Adjoint-Based Shape Optimization of High-Speed Trains

Kurzfassung

Given the operating speeds of modern high-speed trains, the improvement of aerodynamic performance has, by implication, become one of the most important issues in today's railway engineering. Many of the interesting aerodynamic features can be described by a set of objective functions which can be determined numerically using Computational Fluid Dynamics (CFD). Moreover, CFD can also be used to optimize the shape of a train with respect to one or several objective functions. Consequently, numerical shape optimization can significantly reduce the demand of time consuming and expensive wind tunnel experiments and speed up or even partly automate the design and optimization process. There are different ways to determine the required shape modifications leading to improved aerodynamic performance. In numerical aerodynamics, shape optimization with adjoint methods is based upon sensitivity analysis providing sensitivities on the surface of the investigated object.
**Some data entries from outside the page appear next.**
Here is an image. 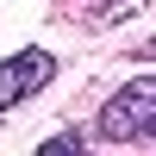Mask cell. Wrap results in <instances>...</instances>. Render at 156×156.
Masks as SVG:
<instances>
[{"instance_id": "1", "label": "cell", "mask_w": 156, "mask_h": 156, "mask_svg": "<svg viewBox=\"0 0 156 156\" xmlns=\"http://www.w3.org/2000/svg\"><path fill=\"white\" fill-rule=\"evenodd\" d=\"M94 137H100V144H156V75L125 81L119 94L106 100Z\"/></svg>"}, {"instance_id": "2", "label": "cell", "mask_w": 156, "mask_h": 156, "mask_svg": "<svg viewBox=\"0 0 156 156\" xmlns=\"http://www.w3.org/2000/svg\"><path fill=\"white\" fill-rule=\"evenodd\" d=\"M50 75H56V56H50V50H19V56H6L0 62V112H12L19 100H31Z\"/></svg>"}, {"instance_id": "3", "label": "cell", "mask_w": 156, "mask_h": 156, "mask_svg": "<svg viewBox=\"0 0 156 156\" xmlns=\"http://www.w3.org/2000/svg\"><path fill=\"white\" fill-rule=\"evenodd\" d=\"M144 0H87V25H112V19H131Z\"/></svg>"}]
</instances>
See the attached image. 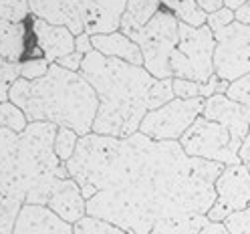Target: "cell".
Here are the masks:
<instances>
[{"label":"cell","mask_w":250,"mask_h":234,"mask_svg":"<svg viewBox=\"0 0 250 234\" xmlns=\"http://www.w3.org/2000/svg\"><path fill=\"white\" fill-rule=\"evenodd\" d=\"M214 49L216 41L208 24L194 28L180 22V43L171 53L169 67L174 79L206 83L214 77Z\"/></svg>","instance_id":"obj_7"},{"label":"cell","mask_w":250,"mask_h":234,"mask_svg":"<svg viewBox=\"0 0 250 234\" xmlns=\"http://www.w3.org/2000/svg\"><path fill=\"white\" fill-rule=\"evenodd\" d=\"M222 164L190 158L180 142H153L144 133L119 137L101 174L87 216L127 234H149L162 218L206 216L216 202Z\"/></svg>","instance_id":"obj_1"},{"label":"cell","mask_w":250,"mask_h":234,"mask_svg":"<svg viewBox=\"0 0 250 234\" xmlns=\"http://www.w3.org/2000/svg\"><path fill=\"white\" fill-rule=\"evenodd\" d=\"M73 228H75V234H127L119 226L107 220H101V218H95V216L81 218L77 224H73Z\"/></svg>","instance_id":"obj_23"},{"label":"cell","mask_w":250,"mask_h":234,"mask_svg":"<svg viewBox=\"0 0 250 234\" xmlns=\"http://www.w3.org/2000/svg\"><path fill=\"white\" fill-rule=\"evenodd\" d=\"M238 155H240V162H242V164H250V128H248V133H246L244 142H242V146H240Z\"/></svg>","instance_id":"obj_36"},{"label":"cell","mask_w":250,"mask_h":234,"mask_svg":"<svg viewBox=\"0 0 250 234\" xmlns=\"http://www.w3.org/2000/svg\"><path fill=\"white\" fill-rule=\"evenodd\" d=\"M83 59H85V55H83V53L75 51V53H71V55H67V57L59 59V61H57V65L65 67V69H69V71L79 73V71H81V65H83Z\"/></svg>","instance_id":"obj_33"},{"label":"cell","mask_w":250,"mask_h":234,"mask_svg":"<svg viewBox=\"0 0 250 234\" xmlns=\"http://www.w3.org/2000/svg\"><path fill=\"white\" fill-rule=\"evenodd\" d=\"M180 146L190 158L208 160V162H216L222 166L242 164L238 155L242 144H238L230 135V131L222 128L220 123L210 121L202 115L182 135Z\"/></svg>","instance_id":"obj_8"},{"label":"cell","mask_w":250,"mask_h":234,"mask_svg":"<svg viewBox=\"0 0 250 234\" xmlns=\"http://www.w3.org/2000/svg\"><path fill=\"white\" fill-rule=\"evenodd\" d=\"M24 204L14 198H0V234H12L17 226V218Z\"/></svg>","instance_id":"obj_22"},{"label":"cell","mask_w":250,"mask_h":234,"mask_svg":"<svg viewBox=\"0 0 250 234\" xmlns=\"http://www.w3.org/2000/svg\"><path fill=\"white\" fill-rule=\"evenodd\" d=\"M26 46V30L22 22L0 21V57L10 63H21Z\"/></svg>","instance_id":"obj_18"},{"label":"cell","mask_w":250,"mask_h":234,"mask_svg":"<svg viewBox=\"0 0 250 234\" xmlns=\"http://www.w3.org/2000/svg\"><path fill=\"white\" fill-rule=\"evenodd\" d=\"M214 75L222 81H236L250 73V24L234 21L214 33Z\"/></svg>","instance_id":"obj_10"},{"label":"cell","mask_w":250,"mask_h":234,"mask_svg":"<svg viewBox=\"0 0 250 234\" xmlns=\"http://www.w3.org/2000/svg\"><path fill=\"white\" fill-rule=\"evenodd\" d=\"M216 202L206 214L210 222H224L234 212L250 206V170L246 164L224 166L216 178Z\"/></svg>","instance_id":"obj_11"},{"label":"cell","mask_w":250,"mask_h":234,"mask_svg":"<svg viewBox=\"0 0 250 234\" xmlns=\"http://www.w3.org/2000/svg\"><path fill=\"white\" fill-rule=\"evenodd\" d=\"M127 0H28L35 19L67 26L75 37L109 35L119 30Z\"/></svg>","instance_id":"obj_5"},{"label":"cell","mask_w":250,"mask_h":234,"mask_svg":"<svg viewBox=\"0 0 250 234\" xmlns=\"http://www.w3.org/2000/svg\"><path fill=\"white\" fill-rule=\"evenodd\" d=\"M174 95L178 99H198L200 97V83L188 81V79H174Z\"/></svg>","instance_id":"obj_30"},{"label":"cell","mask_w":250,"mask_h":234,"mask_svg":"<svg viewBox=\"0 0 250 234\" xmlns=\"http://www.w3.org/2000/svg\"><path fill=\"white\" fill-rule=\"evenodd\" d=\"M236 21L242 22V24H250V0H248V2L242 8L236 10Z\"/></svg>","instance_id":"obj_38"},{"label":"cell","mask_w":250,"mask_h":234,"mask_svg":"<svg viewBox=\"0 0 250 234\" xmlns=\"http://www.w3.org/2000/svg\"><path fill=\"white\" fill-rule=\"evenodd\" d=\"M46 208H51L55 214H59L69 224H77L81 218L87 216V200L83 198L79 184L71 176H67V178L57 180Z\"/></svg>","instance_id":"obj_14"},{"label":"cell","mask_w":250,"mask_h":234,"mask_svg":"<svg viewBox=\"0 0 250 234\" xmlns=\"http://www.w3.org/2000/svg\"><path fill=\"white\" fill-rule=\"evenodd\" d=\"M200 234H230L222 222H208Z\"/></svg>","instance_id":"obj_37"},{"label":"cell","mask_w":250,"mask_h":234,"mask_svg":"<svg viewBox=\"0 0 250 234\" xmlns=\"http://www.w3.org/2000/svg\"><path fill=\"white\" fill-rule=\"evenodd\" d=\"M91 44H93V51H97L105 57L119 59V61H125V63L144 67L142 49H139L137 43H133L127 35H123L121 30H115V33H109V35L91 37Z\"/></svg>","instance_id":"obj_16"},{"label":"cell","mask_w":250,"mask_h":234,"mask_svg":"<svg viewBox=\"0 0 250 234\" xmlns=\"http://www.w3.org/2000/svg\"><path fill=\"white\" fill-rule=\"evenodd\" d=\"M202 117H206L210 121L220 123L222 128L230 131V135L236 139L238 144L244 142V137L250 128V113L248 109L236 101L228 99L226 95H212L204 99V111Z\"/></svg>","instance_id":"obj_12"},{"label":"cell","mask_w":250,"mask_h":234,"mask_svg":"<svg viewBox=\"0 0 250 234\" xmlns=\"http://www.w3.org/2000/svg\"><path fill=\"white\" fill-rule=\"evenodd\" d=\"M51 63L46 59H28V61H22L21 63V77L26 81H35V79H41L42 75H46L49 71Z\"/></svg>","instance_id":"obj_29"},{"label":"cell","mask_w":250,"mask_h":234,"mask_svg":"<svg viewBox=\"0 0 250 234\" xmlns=\"http://www.w3.org/2000/svg\"><path fill=\"white\" fill-rule=\"evenodd\" d=\"M99 97L93 133L129 137L139 131L144 117L171 99L174 79H155L144 67L105 57L97 51L85 55L79 71Z\"/></svg>","instance_id":"obj_2"},{"label":"cell","mask_w":250,"mask_h":234,"mask_svg":"<svg viewBox=\"0 0 250 234\" xmlns=\"http://www.w3.org/2000/svg\"><path fill=\"white\" fill-rule=\"evenodd\" d=\"M8 101L21 107L28 121H49L57 128H69L81 137L93 133L99 111V97L81 73L51 63L41 79L14 81Z\"/></svg>","instance_id":"obj_4"},{"label":"cell","mask_w":250,"mask_h":234,"mask_svg":"<svg viewBox=\"0 0 250 234\" xmlns=\"http://www.w3.org/2000/svg\"><path fill=\"white\" fill-rule=\"evenodd\" d=\"M234 21H236V12L230 10V8H220V10H216L214 14H210L206 24L212 28V33H216V30H220V28L232 24Z\"/></svg>","instance_id":"obj_31"},{"label":"cell","mask_w":250,"mask_h":234,"mask_svg":"<svg viewBox=\"0 0 250 234\" xmlns=\"http://www.w3.org/2000/svg\"><path fill=\"white\" fill-rule=\"evenodd\" d=\"M28 119L24 115V111L21 107H17L12 101H4L0 103V128H6V129H12V131H24L26 126H28Z\"/></svg>","instance_id":"obj_21"},{"label":"cell","mask_w":250,"mask_h":234,"mask_svg":"<svg viewBox=\"0 0 250 234\" xmlns=\"http://www.w3.org/2000/svg\"><path fill=\"white\" fill-rule=\"evenodd\" d=\"M162 6L188 26L200 28L208 22V14L196 4V0H162Z\"/></svg>","instance_id":"obj_20"},{"label":"cell","mask_w":250,"mask_h":234,"mask_svg":"<svg viewBox=\"0 0 250 234\" xmlns=\"http://www.w3.org/2000/svg\"><path fill=\"white\" fill-rule=\"evenodd\" d=\"M196 4L204 10L208 17L210 14H214L216 10H220V8H224V2L222 0H196Z\"/></svg>","instance_id":"obj_34"},{"label":"cell","mask_w":250,"mask_h":234,"mask_svg":"<svg viewBox=\"0 0 250 234\" xmlns=\"http://www.w3.org/2000/svg\"><path fill=\"white\" fill-rule=\"evenodd\" d=\"M222 2H224V8H230V10L236 12L238 8H242L248 2V0H222Z\"/></svg>","instance_id":"obj_39"},{"label":"cell","mask_w":250,"mask_h":234,"mask_svg":"<svg viewBox=\"0 0 250 234\" xmlns=\"http://www.w3.org/2000/svg\"><path fill=\"white\" fill-rule=\"evenodd\" d=\"M204 111V99H171L169 103L149 111L139 133L147 135L153 142H180L182 135L192 128V123Z\"/></svg>","instance_id":"obj_9"},{"label":"cell","mask_w":250,"mask_h":234,"mask_svg":"<svg viewBox=\"0 0 250 234\" xmlns=\"http://www.w3.org/2000/svg\"><path fill=\"white\" fill-rule=\"evenodd\" d=\"M19 79H21V63H10V61L0 57V103L8 101L10 87Z\"/></svg>","instance_id":"obj_25"},{"label":"cell","mask_w":250,"mask_h":234,"mask_svg":"<svg viewBox=\"0 0 250 234\" xmlns=\"http://www.w3.org/2000/svg\"><path fill=\"white\" fill-rule=\"evenodd\" d=\"M79 133L69 129V128H59L55 137V153L61 162H69V158L75 153L77 144H79Z\"/></svg>","instance_id":"obj_24"},{"label":"cell","mask_w":250,"mask_h":234,"mask_svg":"<svg viewBox=\"0 0 250 234\" xmlns=\"http://www.w3.org/2000/svg\"><path fill=\"white\" fill-rule=\"evenodd\" d=\"M224 95L232 101L244 105L248 109V113H250V73L240 77V79H236V81H232Z\"/></svg>","instance_id":"obj_27"},{"label":"cell","mask_w":250,"mask_h":234,"mask_svg":"<svg viewBox=\"0 0 250 234\" xmlns=\"http://www.w3.org/2000/svg\"><path fill=\"white\" fill-rule=\"evenodd\" d=\"M160 8H162V0H127L119 30L129 37L135 30L144 28L160 12Z\"/></svg>","instance_id":"obj_17"},{"label":"cell","mask_w":250,"mask_h":234,"mask_svg":"<svg viewBox=\"0 0 250 234\" xmlns=\"http://www.w3.org/2000/svg\"><path fill=\"white\" fill-rule=\"evenodd\" d=\"M230 234H250V206L230 214L222 222Z\"/></svg>","instance_id":"obj_28"},{"label":"cell","mask_w":250,"mask_h":234,"mask_svg":"<svg viewBox=\"0 0 250 234\" xmlns=\"http://www.w3.org/2000/svg\"><path fill=\"white\" fill-rule=\"evenodd\" d=\"M28 14V0H0V21L24 22Z\"/></svg>","instance_id":"obj_26"},{"label":"cell","mask_w":250,"mask_h":234,"mask_svg":"<svg viewBox=\"0 0 250 234\" xmlns=\"http://www.w3.org/2000/svg\"><path fill=\"white\" fill-rule=\"evenodd\" d=\"M129 39L142 49L144 69L149 75L155 79H174L169 59L180 43V21L174 14L162 6L160 12L144 28L131 33Z\"/></svg>","instance_id":"obj_6"},{"label":"cell","mask_w":250,"mask_h":234,"mask_svg":"<svg viewBox=\"0 0 250 234\" xmlns=\"http://www.w3.org/2000/svg\"><path fill=\"white\" fill-rule=\"evenodd\" d=\"M12 234H75V228L51 208L24 204L21 208Z\"/></svg>","instance_id":"obj_13"},{"label":"cell","mask_w":250,"mask_h":234,"mask_svg":"<svg viewBox=\"0 0 250 234\" xmlns=\"http://www.w3.org/2000/svg\"><path fill=\"white\" fill-rule=\"evenodd\" d=\"M59 128L49 121H30L17 133L0 128V198L46 206L59 178H67V164L55 153Z\"/></svg>","instance_id":"obj_3"},{"label":"cell","mask_w":250,"mask_h":234,"mask_svg":"<svg viewBox=\"0 0 250 234\" xmlns=\"http://www.w3.org/2000/svg\"><path fill=\"white\" fill-rule=\"evenodd\" d=\"M246 166H248V170H250V164H246Z\"/></svg>","instance_id":"obj_40"},{"label":"cell","mask_w":250,"mask_h":234,"mask_svg":"<svg viewBox=\"0 0 250 234\" xmlns=\"http://www.w3.org/2000/svg\"><path fill=\"white\" fill-rule=\"evenodd\" d=\"M75 51H79V53H83V55H87V53L93 51L91 37H89L87 33H83V35L77 37V41H75Z\"/></svg>","instance_id":"obj_35"},{"label":"cell","mask_w":250,"mask_h":234,"mask_svg":"<svg viewBox=\"0 0 250 234\" xmlns=\"http://www.w3.org/2000/svg\"><path fill=\"white\" fill-rule=\"evenodd\" d=\"M228 85H230L228 81L218 79V77L214 75L210 81H206V83L200 85V97H202V99H208V97H212V95H224L226 89H228Z\"/></svg>","instance_id":"obj_32"},{"label":"cell","mask_w":250,"mask_h":234,"mask_svg":"<svg viewBox=\"0 0 250 234\" xmlns=\"http://www.w3.org/2000/svg\"><path fill=\"white\" fill-rule=\"evenodd\" d=\"M208 216H176L162 218L153 224L149 234H200L208 224Z\"/></svg>","instance_id":"obj_19"},{"label":"cell","mask_w":250,"mask_h":234,"mask_svg":"<svg viewBox=\"0 0 250 234\" xmlns=\"http://www.w3.org/2000/svg\"><path fill=\"white\" fill-rule=\"evenodd\" d=\"M33 33H35L39 49L42 53V59H46L49 63H57L59 59L75 53V41H77V37L71 33L67 26L51 24L46 21L35 19Z\"/></svg>","instance_id":"obj_15"}]
</instances>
Sensitivities themselves are gradients, calculated from the flow field predicted by solving the Reynolds-averaged Navier-Stokes (RANS) equations and the corresponding adjoint equations. For each element of a discretized surface, the sensitivities indicate the influence of a surface-normal displacement of the cell center on the considered objective function. In cases aiming for the minimization (or maximization) of certain aerodynamic characteristics (e.g. drag or lift), the sensitivity distribution almost directly provides the necessary changes. Properly smoothed and scaled, in conjunction with the surface normal vectors of the surface cells, they can be used to identify the deformation vectors.